On acquiert une bonne habitude par une répétition d’actes, qui implique nécessairement un certain type d’exigences. Les parents peuvent exiger de leurs enfants qu’ils fassent certaines choses — exigences positives — ou qu’ils ne les fassent pas — exigences préventives. Ce dernier type d’exigences consiste soit à éviter un danger inutile à l’enfant, soit à l’empêcher de développer une mauvaise habitude.
Il semble logique que des exigences positives soient nécessaires pour développer certaines vertus, notamment l’ordre et la persévérance. On peut exiger dans le domaine de l’action, mais également dans celui de la pensée, ce qui est nécessaire à toute bonne orientation. Celui qui a pour charge d’orienter reçoit des informations qu’il transmet à différentes personnes. Ce faisant, il exige une réflexion de la part des intéressés et les soutient ensuite avec affection. Cette façon d’exiger — en donnant des explications, en demandant le pourquoi, en approfondissant les motifs — semble plus évidente pour d’autres vertus, telles que la loyauté.

Deux problèmes

A force de parler d’exigences, on peut redouter certains dangers, notamment celui de détruire toute spontanéité et toute créativité chez l’enfant.

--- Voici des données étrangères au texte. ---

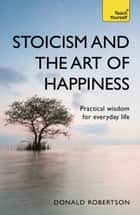 Stoicism and the Art of Happiness - Practical wisdom for everyday life: embrace perseverance, strength and happiness with stoic philosophy ebook by Donald Robertson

En un mot, nous n’en faisons pas un être libre. Un autre problème serait que ces habitudes finissent par se réduire à une pure routine sans signification.
En ce qui concerne la liberté, l’explication est très simple. L’une des composantes de la liberté est la capacité de choisir entre plusieurs possibilités. Imaginons qu’il s’agisse de choisir entre jouer au tennis et ne pas y jouer. Si la personne sait y jouer, il existe la possibilité de choisir. Si elle ne sait pas jouer, elle n’est pas libre de choisir. Cela peut être transposé dans le domaine de la vertu. A seize ans, un jeune veut être généreux, sans avoir appris à l’être. Que va-t-il se passer ? Il ne le sera pas car il n’a pas le choix. On ne peut acquérir une habitude en un instant, car c’est la répétition même de l’acte qui permet de parler d’habitude.
En ce qui concerne la routine, on comprend par ce terme la réalisation d’une activité sans signification. La routine apparaît inévitablement si nous considérons la vertu comme une fin en soi et non comme un moyen pour atteindre le Bien. Par exemple, l’ordre pour l’ordre n’a pas de sens : le but est d’obtenir un climat de paix ou une réelle efficacité. Or, certains actes, de par le niveau de développement de la vertu et l’âge de l’enfant, vont être ordonnés à une fin déterminée. Le jeune enfant, en effet, cultive la persévérance en attachant ses lacets. La finalité est claire pour l’enfant. Tandis que les adultes attachent leurs lacets machinalement, en pensant à autre chose. Nous n’allons pas en déduire que cet acte assurément routinier perd tout son sens. En l’occurrence, grâce à l’acquisition d’une aptitude, il devient possible de porter ses efforts sur des choses plus importantes, ou mieux adaptées aux capacités de la personne. En un mot, l’on doit profiter de son acquis pour continuer de s’améliorer.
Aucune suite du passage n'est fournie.